マーズグローバーサーベイヤーの軌道カメラが1999年7月1日に公開した画像No. MOC2-140。
火星の地質の中には、従来の単純な考え方では説明できないものがあります。
最近の例としては、Promethei Terraにある衝突クレーターの72キロメートル(45マイル)に広がる内壁上にありました。
左上の画像のクレータは、南緯39°西経247°に位置します。左の低解像度の画像に見える内壁にはが深い渓谷が刻まれています。
マーズ・オービター・カメラ(MOC)の高解像画像には、このクレータの内壁にあるそれぞれの渓谷には、物質が流れていたことを示す舌状層の模様が含まれているのが写っています。(最良で見るために、右上の画像をクリックしてフル画像にして調べて見て下さい)
それぞれの峡谷の中央の方へ集まってはっきりとした湾曲を示している隆起線や溝は、物資はこの画像の上から下へ流れたという事を暗示するような方向に向いています。
この模様はバターがホットケーキから皿に流れ落ちて広がるのと同様に、粘性流体が切り立った縁を形作り皿全体に外側に向かって広がっています。

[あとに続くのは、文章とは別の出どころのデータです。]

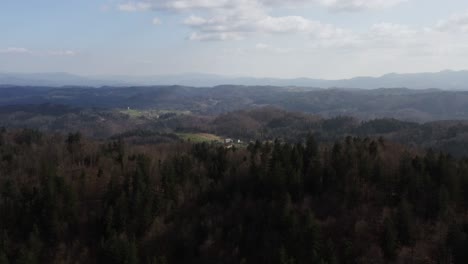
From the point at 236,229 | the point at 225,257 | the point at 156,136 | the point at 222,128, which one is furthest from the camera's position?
the point at 222,128

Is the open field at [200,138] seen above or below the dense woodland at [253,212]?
below

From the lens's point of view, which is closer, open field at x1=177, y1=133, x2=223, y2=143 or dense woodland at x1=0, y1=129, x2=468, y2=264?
dense woodland at x1=0, y1=129, x2=468, y2=264

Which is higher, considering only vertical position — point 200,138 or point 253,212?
point 253,212

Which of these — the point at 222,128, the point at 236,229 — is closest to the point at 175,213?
the point at 236,229

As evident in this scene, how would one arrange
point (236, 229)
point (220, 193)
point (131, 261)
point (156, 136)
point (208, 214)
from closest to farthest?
1. point (131, 261)
2. point (236, 229)
3. point (208, 214)
4. point (220, 193)
5. point (156, 136)

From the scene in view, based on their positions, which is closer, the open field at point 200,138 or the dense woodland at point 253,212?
the dense woodland at point 253,212

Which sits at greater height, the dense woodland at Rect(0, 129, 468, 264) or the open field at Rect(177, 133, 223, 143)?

この画像の中で見られる隆起線と溝はまた、物資がより狭い場所へと流れ込む時にできる種類の地形とは反対に、物質が狭い場所から出て広がったように思わせています。
泥流や溶岩流そして氷河でさえ、ほとんどの場合このように動きます。
これらの観測や単にその見え方だけに基づけば、人はこの地形はこの画像の上から下へ流れて形成されたと結論をくだすかもしれません。
しかしこのケースではそうはいきません!
この高解像度画像に写っている領域内で物資は上から下へ流れる事はできないのです。なぜならこの画像で最も低い部分に当たるクレーターの底が画像の上だからです。
高解像度画像の位置と正確な方位は、左画像の白いコンテキスト枠で示されています。
重力はこの峡谷の物質を高い方ではなく低い方へ引き寄せるはずなので、この渓谷に詰まった物資の上に見られる隆起線や溝の模様は説明がつきません。
この物質の性質(例えば、このパンケーキのバターのような物質はどれくらい粘りけがあるのか?それはどのくらいの速度で動くのか?)がわかれば説明がつくのかもしれません。しかし、現在はこの火星の現象を説明できないままです。
このコンテクスト画像(左上)は、火星軌道カメラの望遠カメラが高解像度画像(右上)を撮影するのと同時に広角カメラによって撮られました。
このようなコンテクスト画像は、新しく撮られた高解像度画像の位置を判断する簡単な方法として使われます。
両方の画像は、左上から日が当っています。
この高解像度画像は、幅3km(1.9mile)の領域をカバーしています。